La part relative de chacun de ces mécanismes d'action in vivo reste imprécise. On pourrait penser que l'action inhibitrice du rituximab sur la signalisation du BCR (157) sensibilise les cellules à l'apoptose induite par la chimiothérapie. Mais il est généralement admis que son mécanisme d'action majeur in vivo réside dans sa capacité à stimuler l'ADCC. Toutefois, la population effectrice qui serait responsable de cette réponse n'est pas encore totalement identifiée (NK, macrophages,..?).
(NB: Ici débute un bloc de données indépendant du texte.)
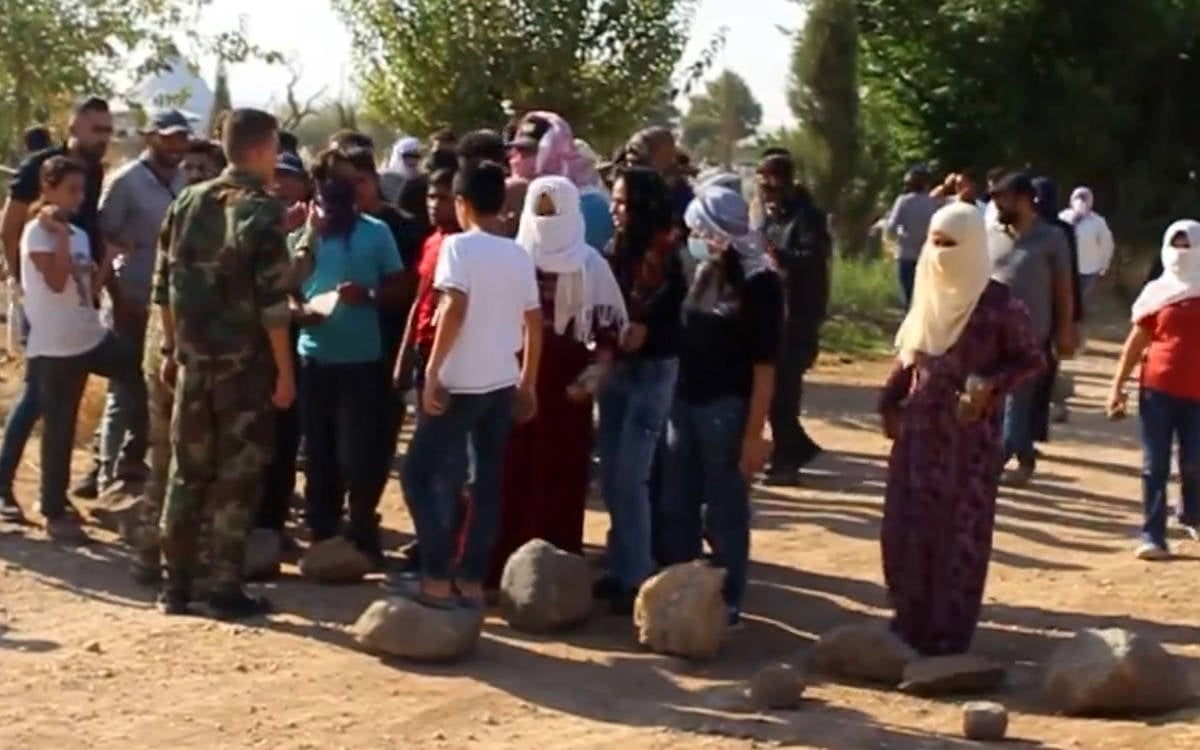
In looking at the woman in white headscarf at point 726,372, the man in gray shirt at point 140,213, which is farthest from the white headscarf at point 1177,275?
the man in gray shirt at point 140,213

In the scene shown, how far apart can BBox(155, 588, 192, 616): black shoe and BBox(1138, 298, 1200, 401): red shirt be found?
4.65m

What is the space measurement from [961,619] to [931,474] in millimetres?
551

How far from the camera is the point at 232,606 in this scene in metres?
8.19

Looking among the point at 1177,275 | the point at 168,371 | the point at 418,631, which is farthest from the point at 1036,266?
the point at 168,371

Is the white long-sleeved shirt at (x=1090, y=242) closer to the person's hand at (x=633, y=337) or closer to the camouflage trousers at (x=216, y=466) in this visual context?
the person's hand at (x=633, y=337)

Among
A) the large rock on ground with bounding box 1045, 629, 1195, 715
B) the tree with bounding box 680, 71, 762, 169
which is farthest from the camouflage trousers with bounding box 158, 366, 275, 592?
the tree with bounding box 680, 71, 762, 169

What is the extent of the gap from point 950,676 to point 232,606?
2.79 metres

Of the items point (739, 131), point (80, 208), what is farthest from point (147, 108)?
point (739, 131)

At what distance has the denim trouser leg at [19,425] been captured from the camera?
31.9 feet

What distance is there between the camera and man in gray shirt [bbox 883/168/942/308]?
1858cm

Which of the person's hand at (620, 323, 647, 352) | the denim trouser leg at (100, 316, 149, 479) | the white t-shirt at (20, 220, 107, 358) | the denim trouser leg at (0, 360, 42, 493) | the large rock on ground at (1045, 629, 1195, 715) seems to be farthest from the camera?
the denim trouser leg at (100, 316, 149, 479)

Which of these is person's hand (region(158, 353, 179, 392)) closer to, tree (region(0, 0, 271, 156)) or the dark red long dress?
the dark red long dress

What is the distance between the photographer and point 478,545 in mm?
8086

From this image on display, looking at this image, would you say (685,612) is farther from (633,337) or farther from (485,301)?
(485,301)
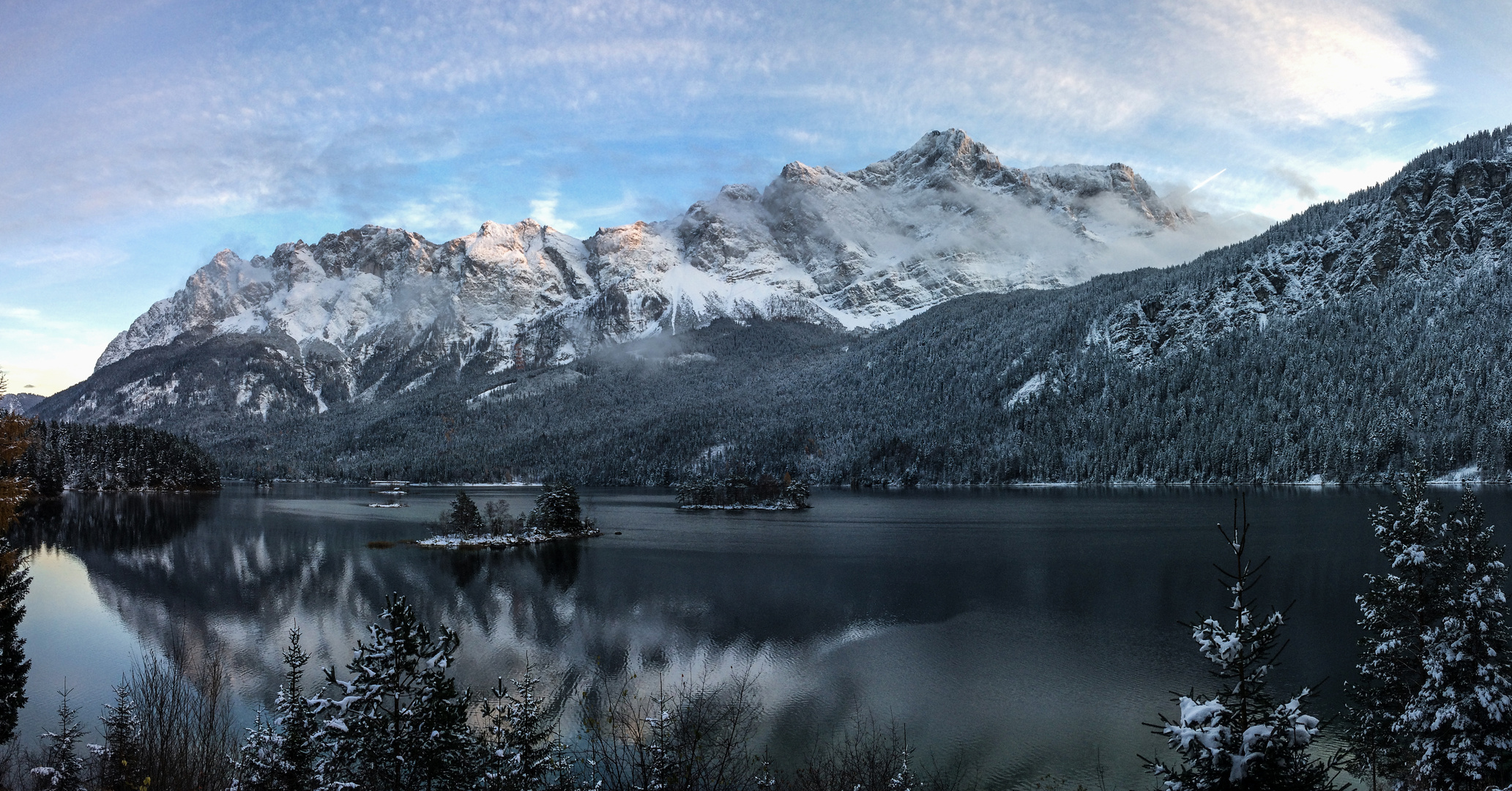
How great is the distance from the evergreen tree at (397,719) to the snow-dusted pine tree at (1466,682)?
22.6m

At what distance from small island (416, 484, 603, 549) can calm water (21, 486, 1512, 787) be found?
3578 millimetres

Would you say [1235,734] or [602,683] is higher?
[1235,734]

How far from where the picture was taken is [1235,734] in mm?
9703

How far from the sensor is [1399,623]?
876 inches

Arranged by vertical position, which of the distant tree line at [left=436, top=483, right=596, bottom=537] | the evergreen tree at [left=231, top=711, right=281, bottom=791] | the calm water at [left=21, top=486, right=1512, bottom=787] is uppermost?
the evergreen tree at [left=231, top=711, right=281, bottom=791]

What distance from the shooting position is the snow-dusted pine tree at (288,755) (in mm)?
15094

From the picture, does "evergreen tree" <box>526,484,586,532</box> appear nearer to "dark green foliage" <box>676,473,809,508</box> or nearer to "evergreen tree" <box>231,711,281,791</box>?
"dark green foliage" <box>676,473,809,508</box>

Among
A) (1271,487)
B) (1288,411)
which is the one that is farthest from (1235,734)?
(1288,411)

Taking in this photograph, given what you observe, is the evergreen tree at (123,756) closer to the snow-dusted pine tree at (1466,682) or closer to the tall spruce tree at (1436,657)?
the tall spruce tree at (1436,657)

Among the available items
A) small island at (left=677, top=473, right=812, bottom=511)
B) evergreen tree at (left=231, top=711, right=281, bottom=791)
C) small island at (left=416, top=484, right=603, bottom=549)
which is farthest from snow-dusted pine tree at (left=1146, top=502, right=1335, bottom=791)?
small island at (left=677, top=473, right=812, bottom=511)

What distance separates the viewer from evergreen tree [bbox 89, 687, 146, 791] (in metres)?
15.9

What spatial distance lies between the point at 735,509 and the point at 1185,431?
11213 centimetres

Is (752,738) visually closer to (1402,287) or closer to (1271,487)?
(1271,487)

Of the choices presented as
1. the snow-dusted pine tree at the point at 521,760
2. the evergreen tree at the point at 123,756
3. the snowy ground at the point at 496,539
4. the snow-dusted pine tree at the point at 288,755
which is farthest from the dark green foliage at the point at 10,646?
the snowy ground at the point at 496,539
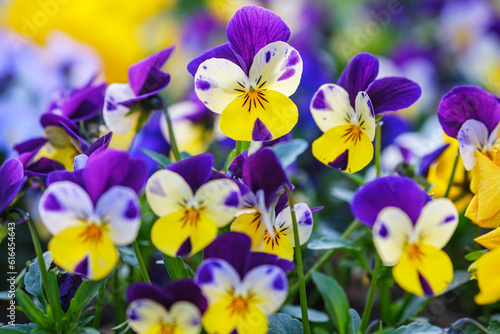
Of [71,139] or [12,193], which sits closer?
[12,193]

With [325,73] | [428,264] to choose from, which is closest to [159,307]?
[428,264]

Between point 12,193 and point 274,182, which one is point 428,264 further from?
point 12,193

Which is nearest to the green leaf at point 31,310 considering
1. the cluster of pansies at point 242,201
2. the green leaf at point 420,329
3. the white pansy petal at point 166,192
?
the cluster of pansies at point 242,201

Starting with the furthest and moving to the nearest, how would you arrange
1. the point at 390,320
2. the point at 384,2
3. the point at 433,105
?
the point at 384,2 → the point at 433,105 → the point at 390,320

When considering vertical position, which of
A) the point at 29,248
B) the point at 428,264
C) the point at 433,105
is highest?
the point at 428,264

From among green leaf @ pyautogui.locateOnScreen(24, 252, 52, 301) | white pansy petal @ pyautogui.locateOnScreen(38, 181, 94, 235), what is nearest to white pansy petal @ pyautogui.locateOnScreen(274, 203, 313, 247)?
white pansy petal @ pyautogui.locateOnScreen(38, 181, 94, 235)

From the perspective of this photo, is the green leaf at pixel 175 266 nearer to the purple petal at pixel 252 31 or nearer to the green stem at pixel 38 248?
the green stem at pixel 38 248

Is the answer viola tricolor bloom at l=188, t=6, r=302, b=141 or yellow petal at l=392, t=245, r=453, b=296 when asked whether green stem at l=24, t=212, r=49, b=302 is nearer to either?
viola tricolor bloom at l=188, t=6, r=302, b=141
Figure 10: Mode d'action des anticorps monoclonaux thérapeutiques. Les 3 modes d'action suggérés pour des anticorps tels que le rituximab sont: 1-l'effet direct, c'est à dire induction de mort par apoptose de la cellule tumorale suite à la fixation de l'anticorps sur le récepteur CD20. Cette liaison favoriserait l'inhibition de voies de signalisation impliquées dans la prolifération et la survie, comme p38/MAPK, ERK, ou NF-KB (158, 159). 2-la cytotoxicité dépendante du complément se produit grâce à la liaison de la partie Fc du rituximab à la sous-unité C1q du complément: ceci permet la fixation de l'anticorps sur le C1qR de la cellule effectrice, ce qui induit la production de CR3, molécule majeure du complément, par cette même cellule ; le complexe d'attaque membranaire qui en résulte induit la lyse de la cellule tumorale. 3-la cytotoxicité dépendante de l'anticorps (ADCC) est possible grâce à l'activation de la cellule effectrice générée par la fixation simultanée du rituximab sur le récepteur CD20 de la cellule tumorale, et sur le récepteur CD16 (FCγR) de la cellule effectrice (via son fragment Fc) ; l'effecteur ainsi activé sécrète des molécules lytiques responsables de la mort de la cellule tumorale. D'après (160).